Un narratore assieme ad alcuni testimoni di oggi e di ieri, tesse le diverse linee narrative raccontando il presente e il passato. Assieme a poesie di Pascali vengono letti brani letterari (“Il Pensiero Selvaggio” di Claude Lévi-Strauss), scritti d’estetica (“Opera Aperta” di Umberto Eco, “Nuovi riti, nuovi miti” di Gillo Dorfles) e dichiarazioni di artisti e amici a lui cari e centrali nella sua formazione. Alberto Arbasino ricorda Pascali leggendo il testo che scrisse alla sua morte. Claudia Cardinale rievoca un progetto filmico mai realizzato su di lui e ancora lo stesso Sargentini. Vengono, inoltre, letti brani del contratto di cessione dei Bachi, a sigillo dell’ufficialità rituale dell’operazione. L’inglese del narratore, il francese, l’italiano si mescolano in un’operazione sonora cosmopolita, poliglotta e universale.

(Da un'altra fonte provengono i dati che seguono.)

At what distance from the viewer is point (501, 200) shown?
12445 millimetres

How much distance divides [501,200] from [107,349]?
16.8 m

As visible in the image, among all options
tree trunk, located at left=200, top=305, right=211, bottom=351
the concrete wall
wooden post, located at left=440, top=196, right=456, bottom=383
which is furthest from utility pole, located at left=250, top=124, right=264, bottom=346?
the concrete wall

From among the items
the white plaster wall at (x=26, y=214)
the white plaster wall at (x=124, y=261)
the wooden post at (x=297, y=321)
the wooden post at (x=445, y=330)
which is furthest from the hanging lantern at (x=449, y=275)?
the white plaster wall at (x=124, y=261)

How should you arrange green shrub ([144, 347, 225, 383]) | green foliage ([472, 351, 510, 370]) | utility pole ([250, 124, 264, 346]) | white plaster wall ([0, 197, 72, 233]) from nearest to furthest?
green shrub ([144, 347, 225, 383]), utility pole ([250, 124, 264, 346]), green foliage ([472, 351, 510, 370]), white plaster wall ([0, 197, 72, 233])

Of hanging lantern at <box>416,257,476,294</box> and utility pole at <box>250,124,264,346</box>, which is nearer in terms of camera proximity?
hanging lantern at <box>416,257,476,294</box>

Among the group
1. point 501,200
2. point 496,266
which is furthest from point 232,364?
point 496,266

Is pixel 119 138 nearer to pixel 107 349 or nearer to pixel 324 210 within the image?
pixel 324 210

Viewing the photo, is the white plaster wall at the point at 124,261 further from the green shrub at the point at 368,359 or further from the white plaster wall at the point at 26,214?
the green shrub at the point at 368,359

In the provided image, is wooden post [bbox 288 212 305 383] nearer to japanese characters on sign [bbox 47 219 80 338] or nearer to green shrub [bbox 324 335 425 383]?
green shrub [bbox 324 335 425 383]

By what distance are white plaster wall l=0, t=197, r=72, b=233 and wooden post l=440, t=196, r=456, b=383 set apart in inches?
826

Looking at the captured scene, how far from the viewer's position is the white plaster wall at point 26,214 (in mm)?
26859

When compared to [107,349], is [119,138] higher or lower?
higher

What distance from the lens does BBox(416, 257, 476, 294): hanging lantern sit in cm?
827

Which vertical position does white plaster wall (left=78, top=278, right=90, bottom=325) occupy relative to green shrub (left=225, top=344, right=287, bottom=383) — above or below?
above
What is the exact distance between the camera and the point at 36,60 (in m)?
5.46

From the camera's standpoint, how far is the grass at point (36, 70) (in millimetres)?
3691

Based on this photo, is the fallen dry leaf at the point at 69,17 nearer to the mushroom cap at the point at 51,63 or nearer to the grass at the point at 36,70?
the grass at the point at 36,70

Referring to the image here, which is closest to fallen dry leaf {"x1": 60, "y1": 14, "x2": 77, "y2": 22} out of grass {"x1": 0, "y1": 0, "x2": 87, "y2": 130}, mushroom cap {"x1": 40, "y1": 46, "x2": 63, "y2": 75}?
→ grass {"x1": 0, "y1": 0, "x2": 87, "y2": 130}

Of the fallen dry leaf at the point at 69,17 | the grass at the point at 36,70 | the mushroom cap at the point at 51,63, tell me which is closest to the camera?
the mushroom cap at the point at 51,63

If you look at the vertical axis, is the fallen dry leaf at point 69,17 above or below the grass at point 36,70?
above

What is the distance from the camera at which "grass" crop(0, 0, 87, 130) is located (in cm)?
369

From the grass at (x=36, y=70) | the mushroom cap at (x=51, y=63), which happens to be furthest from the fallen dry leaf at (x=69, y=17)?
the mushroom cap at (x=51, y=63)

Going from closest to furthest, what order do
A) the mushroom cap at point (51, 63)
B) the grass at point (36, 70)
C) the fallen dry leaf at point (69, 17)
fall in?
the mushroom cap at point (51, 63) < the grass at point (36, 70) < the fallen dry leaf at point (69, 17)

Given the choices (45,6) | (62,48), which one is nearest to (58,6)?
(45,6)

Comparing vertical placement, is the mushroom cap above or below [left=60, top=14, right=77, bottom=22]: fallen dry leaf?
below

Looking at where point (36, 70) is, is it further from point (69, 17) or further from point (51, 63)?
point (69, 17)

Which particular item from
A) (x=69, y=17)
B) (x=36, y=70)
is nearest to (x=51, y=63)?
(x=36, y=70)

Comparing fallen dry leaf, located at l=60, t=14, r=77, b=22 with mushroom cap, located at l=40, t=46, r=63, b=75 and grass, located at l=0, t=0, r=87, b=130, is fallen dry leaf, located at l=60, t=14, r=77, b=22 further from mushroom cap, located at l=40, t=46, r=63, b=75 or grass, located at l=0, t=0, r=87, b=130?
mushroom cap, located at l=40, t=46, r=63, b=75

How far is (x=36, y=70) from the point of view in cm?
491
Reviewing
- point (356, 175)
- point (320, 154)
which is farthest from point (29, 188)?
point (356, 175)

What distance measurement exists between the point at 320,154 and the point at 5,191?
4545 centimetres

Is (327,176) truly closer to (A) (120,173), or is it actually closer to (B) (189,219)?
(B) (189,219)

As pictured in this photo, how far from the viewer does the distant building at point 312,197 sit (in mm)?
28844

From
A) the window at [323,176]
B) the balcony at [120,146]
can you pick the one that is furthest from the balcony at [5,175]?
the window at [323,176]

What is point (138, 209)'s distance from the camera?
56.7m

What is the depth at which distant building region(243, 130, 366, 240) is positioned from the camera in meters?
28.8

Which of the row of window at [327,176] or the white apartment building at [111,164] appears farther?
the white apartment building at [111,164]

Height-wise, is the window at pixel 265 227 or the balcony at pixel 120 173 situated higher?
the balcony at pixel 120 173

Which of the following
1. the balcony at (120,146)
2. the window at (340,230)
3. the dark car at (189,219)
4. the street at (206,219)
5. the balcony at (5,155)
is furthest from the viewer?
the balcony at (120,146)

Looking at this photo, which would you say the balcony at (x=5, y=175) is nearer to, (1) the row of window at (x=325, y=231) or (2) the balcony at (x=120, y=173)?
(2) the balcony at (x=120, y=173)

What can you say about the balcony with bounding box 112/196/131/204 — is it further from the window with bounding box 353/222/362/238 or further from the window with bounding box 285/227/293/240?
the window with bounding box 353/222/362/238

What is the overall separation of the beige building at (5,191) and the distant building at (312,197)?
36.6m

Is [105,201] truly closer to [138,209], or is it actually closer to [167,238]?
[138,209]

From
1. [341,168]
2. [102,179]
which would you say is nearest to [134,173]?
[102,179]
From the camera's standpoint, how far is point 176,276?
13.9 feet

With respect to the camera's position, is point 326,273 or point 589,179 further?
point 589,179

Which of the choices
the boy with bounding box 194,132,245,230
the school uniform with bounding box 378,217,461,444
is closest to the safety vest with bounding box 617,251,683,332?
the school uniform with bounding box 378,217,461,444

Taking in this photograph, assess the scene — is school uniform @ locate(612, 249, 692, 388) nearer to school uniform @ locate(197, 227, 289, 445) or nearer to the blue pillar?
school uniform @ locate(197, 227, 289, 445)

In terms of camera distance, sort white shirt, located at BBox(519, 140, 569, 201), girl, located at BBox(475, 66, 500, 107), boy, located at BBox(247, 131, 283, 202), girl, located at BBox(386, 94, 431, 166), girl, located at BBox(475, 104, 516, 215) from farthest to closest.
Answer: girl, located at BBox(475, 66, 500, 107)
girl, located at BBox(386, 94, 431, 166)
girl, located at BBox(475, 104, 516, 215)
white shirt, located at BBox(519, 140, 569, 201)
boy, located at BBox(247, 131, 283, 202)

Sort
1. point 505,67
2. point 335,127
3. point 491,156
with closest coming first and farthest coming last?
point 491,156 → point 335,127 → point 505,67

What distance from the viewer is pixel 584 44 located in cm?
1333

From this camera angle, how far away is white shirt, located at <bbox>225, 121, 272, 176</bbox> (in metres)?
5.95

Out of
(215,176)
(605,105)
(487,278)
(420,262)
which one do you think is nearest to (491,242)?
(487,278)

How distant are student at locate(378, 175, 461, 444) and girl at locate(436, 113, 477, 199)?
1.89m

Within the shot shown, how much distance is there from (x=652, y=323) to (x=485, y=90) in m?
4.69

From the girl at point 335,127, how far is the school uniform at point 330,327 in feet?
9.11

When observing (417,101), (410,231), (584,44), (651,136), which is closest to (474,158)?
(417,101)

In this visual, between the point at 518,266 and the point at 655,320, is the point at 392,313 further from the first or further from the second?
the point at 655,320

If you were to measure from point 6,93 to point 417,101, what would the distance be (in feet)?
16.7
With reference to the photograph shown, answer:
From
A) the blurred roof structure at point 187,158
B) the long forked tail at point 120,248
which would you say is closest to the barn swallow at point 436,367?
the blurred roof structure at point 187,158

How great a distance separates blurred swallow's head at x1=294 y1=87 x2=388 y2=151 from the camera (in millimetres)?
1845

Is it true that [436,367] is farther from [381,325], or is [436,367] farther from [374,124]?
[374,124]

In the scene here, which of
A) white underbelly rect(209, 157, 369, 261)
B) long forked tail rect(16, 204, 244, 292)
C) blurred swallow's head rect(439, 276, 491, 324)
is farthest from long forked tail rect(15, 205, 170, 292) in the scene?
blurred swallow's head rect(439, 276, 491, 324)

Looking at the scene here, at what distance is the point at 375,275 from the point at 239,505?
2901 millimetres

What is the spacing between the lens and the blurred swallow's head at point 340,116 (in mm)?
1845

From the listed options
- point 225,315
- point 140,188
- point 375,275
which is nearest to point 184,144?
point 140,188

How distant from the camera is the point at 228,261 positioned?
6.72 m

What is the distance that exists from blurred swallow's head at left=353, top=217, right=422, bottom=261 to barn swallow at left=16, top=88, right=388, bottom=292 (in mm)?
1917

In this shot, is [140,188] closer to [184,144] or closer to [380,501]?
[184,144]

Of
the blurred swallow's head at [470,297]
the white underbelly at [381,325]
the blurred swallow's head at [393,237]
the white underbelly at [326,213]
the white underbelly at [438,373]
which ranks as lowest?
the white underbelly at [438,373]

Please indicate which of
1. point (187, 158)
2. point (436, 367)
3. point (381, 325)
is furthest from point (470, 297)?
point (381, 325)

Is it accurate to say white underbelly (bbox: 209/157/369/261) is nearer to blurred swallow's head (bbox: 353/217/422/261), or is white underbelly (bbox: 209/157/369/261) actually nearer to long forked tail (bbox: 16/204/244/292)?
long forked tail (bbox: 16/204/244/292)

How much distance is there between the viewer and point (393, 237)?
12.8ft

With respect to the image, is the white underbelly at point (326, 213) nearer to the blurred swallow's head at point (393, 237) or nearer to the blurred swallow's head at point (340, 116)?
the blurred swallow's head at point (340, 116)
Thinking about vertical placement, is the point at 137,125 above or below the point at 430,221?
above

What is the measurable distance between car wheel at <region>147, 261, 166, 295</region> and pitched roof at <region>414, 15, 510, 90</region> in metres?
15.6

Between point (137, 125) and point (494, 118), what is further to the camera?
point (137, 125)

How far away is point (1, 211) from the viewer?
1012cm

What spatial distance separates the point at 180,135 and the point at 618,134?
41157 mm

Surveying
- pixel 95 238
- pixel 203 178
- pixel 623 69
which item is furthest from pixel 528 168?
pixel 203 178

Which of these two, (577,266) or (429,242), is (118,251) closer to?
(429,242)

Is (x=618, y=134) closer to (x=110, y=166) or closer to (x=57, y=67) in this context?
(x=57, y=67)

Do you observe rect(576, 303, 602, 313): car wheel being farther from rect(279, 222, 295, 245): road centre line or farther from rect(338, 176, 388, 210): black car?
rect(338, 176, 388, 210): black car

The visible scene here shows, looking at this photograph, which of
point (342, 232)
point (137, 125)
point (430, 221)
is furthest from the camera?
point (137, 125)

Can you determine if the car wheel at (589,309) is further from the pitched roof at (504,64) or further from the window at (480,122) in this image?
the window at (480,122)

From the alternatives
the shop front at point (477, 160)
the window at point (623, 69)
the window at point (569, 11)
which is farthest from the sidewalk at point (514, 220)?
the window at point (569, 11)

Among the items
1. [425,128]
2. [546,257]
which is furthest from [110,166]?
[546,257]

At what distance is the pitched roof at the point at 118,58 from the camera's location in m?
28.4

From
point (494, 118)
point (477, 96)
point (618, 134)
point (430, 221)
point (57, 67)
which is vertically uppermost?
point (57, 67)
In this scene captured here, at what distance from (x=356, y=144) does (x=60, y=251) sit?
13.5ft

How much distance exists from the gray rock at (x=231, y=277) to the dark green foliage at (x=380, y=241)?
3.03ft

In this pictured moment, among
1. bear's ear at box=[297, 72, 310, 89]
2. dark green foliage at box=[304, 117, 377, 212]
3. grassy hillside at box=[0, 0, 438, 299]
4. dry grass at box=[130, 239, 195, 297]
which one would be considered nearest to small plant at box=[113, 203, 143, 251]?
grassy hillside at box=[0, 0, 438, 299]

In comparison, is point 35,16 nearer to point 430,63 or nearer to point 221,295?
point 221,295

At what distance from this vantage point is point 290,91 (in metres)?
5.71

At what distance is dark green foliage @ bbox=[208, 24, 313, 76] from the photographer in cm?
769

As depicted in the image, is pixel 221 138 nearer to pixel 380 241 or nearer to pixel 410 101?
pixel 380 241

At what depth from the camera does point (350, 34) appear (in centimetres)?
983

L’immagine fotografica rappresenta il cuore narrativo di questo film. Che si tratti di “scatti” realizzati appositamente o di immagini d’archivio, il racconto nasce dall’incontro-scontro di immagini fotografiche e del loro rapporto di montaggio con il sonoro, con l’improvvisa irruzione di materiali di repertorio, in pellicola e video. Si è scelto lo sguardo profondo e sorprendente di Pino Musi, salernitano di nascita e parigino di adozione, pronto con le sue immagini ad aprire ai nostri occhi dimensioni inaspettate. Il suo sguardo d’artista svela dettagli e si confronta dialetticamente con il mondo di Pascali. Il suono e la musica immergono le immagini in un universo fatto di ritmo e libere associazioni, con libertà e vitalità, come forse Pino avrebbe amato.